I am commenting this because it brings up the subject of the Chinelos, and that is something rather interesting for anyone who doesn’t know about them. They are very much a tradition here in Morelos and no party is complete without them. They are a kind of traditional costumed dancer. Their clothes are very distinctive, as you can see from the photos here. According to Wikipedia the tradition arose from the blending of indigenous and Catholic traditions roundabout the mid 19th century. They are people who disguise themselves and the story goes that the origins of the Chinelos has to do with mocking the Europeans, i.e. the Spanish conquistadors, and their mannerisms, fair skin and European clothes.

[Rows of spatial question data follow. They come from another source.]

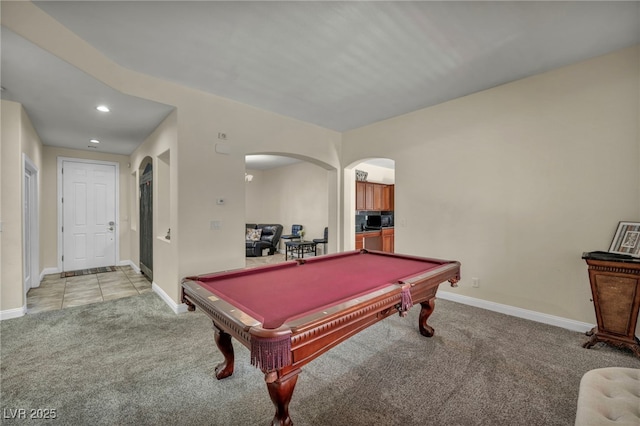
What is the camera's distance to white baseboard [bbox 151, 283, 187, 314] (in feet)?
10.8

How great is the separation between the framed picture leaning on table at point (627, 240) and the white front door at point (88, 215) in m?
8.17

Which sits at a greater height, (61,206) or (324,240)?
(61,206)

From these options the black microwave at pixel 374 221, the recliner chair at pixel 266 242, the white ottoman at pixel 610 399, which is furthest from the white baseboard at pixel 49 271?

The idea of wearing a mask, which is a strong tradition in Mexico, is interesting as it gives anonymity to the wearer and permits a form of mockery that hurts no one. Groups of people dressed as Chinelos dance at festivals, saints celebrations, private parties, everywhere. They always have a band with them and they basically dance in circles and everyone joins in and follows them. I have done this on occasion and it’s really great fun. You pick up the step, which involves a bit of jumping (in Spanish, brincar), and twirl around and follow the Chinelos and their band. It’s really quite tiring in the hot sun. How the Chinelos manage to do it for such a long time under the disguise I don’t know, they must boil.
The costume consists of a long dress-like robe, which is usually made out of velvet, or mock velvet with fur trims as well as beads, sequins, images of the Virgin de Guadalupe, etc. The hats are amazing and also heavily decorated, with pre Hispanic images as well as more modern interpretations. There is a feather out of the top of the hat, in the style of the Spanish colonialists. The mask is made of mesh and brightly painted with a face, it also has a pointy chin/beard. There are lots of other details but you can get the idea from these photos that I have found online.
Apparently there are more in Morelos than anywhere else as here there were the huge sugar cane haciendas that made a lot of money for their rich European owners and left the workers extremely poor. This was their way of getting back at the owners, at least until the Revolution broke out.
The Chinelos are an amazing sight, brightly coloured, noisy, and you never know who is behind the mask. Whole families participate, even the children, but they say that it is mostly men who do this, especially as the heat and the weight of the costume makes it difficult to carry out the dance for very long.